In that personal project I mentioned above, the source file I copied was in a directory that I added to the include path for its target (to allow for "private headers"). If I move that file copy to a directory not in that target's include directories (but directly above one of them), then when I Go To Definition
on a usage of a function defined in that file, then the copy file doesn't get surfaced as a candidate. At the same time, this doesn't appear to be a general rule. If I move it to certain other directories, in the project that aren't in the file's include path it gets picked up. You could try fiddling with include directories and see if you can get some partitioning somehow (give the platformN.c files different parent directories and play with moving those directories' parent directory around or above main.c).

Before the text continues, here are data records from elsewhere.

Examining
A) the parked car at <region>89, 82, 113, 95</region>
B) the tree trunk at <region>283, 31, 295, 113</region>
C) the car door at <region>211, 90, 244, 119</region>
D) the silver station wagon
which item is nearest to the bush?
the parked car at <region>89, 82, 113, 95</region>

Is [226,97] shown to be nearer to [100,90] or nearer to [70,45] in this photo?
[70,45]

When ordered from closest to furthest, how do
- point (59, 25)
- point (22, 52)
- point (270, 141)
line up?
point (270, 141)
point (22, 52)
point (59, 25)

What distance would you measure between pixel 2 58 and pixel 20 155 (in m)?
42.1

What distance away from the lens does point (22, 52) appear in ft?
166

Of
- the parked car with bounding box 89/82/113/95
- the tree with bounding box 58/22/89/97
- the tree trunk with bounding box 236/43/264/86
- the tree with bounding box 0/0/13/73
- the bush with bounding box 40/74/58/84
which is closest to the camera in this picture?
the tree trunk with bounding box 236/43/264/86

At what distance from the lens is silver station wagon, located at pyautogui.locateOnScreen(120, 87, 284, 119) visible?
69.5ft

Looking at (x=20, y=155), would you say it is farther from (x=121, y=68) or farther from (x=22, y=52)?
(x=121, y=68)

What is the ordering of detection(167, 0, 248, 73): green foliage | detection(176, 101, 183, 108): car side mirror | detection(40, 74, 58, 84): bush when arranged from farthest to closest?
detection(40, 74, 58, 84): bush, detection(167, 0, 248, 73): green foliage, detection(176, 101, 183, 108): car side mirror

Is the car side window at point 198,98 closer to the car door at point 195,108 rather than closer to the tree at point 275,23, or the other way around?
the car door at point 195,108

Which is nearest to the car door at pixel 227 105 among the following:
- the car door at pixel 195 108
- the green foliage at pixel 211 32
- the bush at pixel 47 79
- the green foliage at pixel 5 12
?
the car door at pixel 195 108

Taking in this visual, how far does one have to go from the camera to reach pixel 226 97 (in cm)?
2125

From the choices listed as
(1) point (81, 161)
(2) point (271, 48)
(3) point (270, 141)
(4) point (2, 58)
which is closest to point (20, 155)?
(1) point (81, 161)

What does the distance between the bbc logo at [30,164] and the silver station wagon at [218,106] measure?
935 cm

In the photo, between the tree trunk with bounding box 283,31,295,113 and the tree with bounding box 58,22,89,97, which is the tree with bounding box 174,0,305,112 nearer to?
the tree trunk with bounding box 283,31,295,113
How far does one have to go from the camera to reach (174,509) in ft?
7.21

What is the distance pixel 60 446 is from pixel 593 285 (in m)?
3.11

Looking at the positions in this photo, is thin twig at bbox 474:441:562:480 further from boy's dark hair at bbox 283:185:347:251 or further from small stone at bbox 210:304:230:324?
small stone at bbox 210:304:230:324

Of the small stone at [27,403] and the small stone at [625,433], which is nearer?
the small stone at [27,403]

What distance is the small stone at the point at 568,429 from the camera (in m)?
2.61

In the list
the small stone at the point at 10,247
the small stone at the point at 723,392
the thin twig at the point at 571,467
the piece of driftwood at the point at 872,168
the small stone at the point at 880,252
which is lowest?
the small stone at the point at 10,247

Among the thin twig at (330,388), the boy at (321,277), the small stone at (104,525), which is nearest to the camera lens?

I do think the combination of CMake Tools and cpptools can reasonably give a better experience here. CMake Tools definitely knows what source files are being built by targets in the generated buildsystem (see ${binaryDir}/.cmake/api/v1/reply/target-<target_name>-<hash>.json
. CMake Tools is using the includes
property in here, but I don't understand fully how things work. There's also a sources
member in there that could support this feature in the future). There might be complexities I'm not considering like accounting for things that are reachable through header inclusions (but I don't think that applies to this repro, since the other source file isn't being included), or implementations that come from imported libraries (libraries that are already built and which CMake doesn't know about the non-header source files of).
Note that cpptools does have C_Cpp.files.exclude
and C_Cpp.codeAnalysis.exclude
settings, but I don't think those would help for this particular use-case, unless you're willing to go edit that every time you switch between your presets.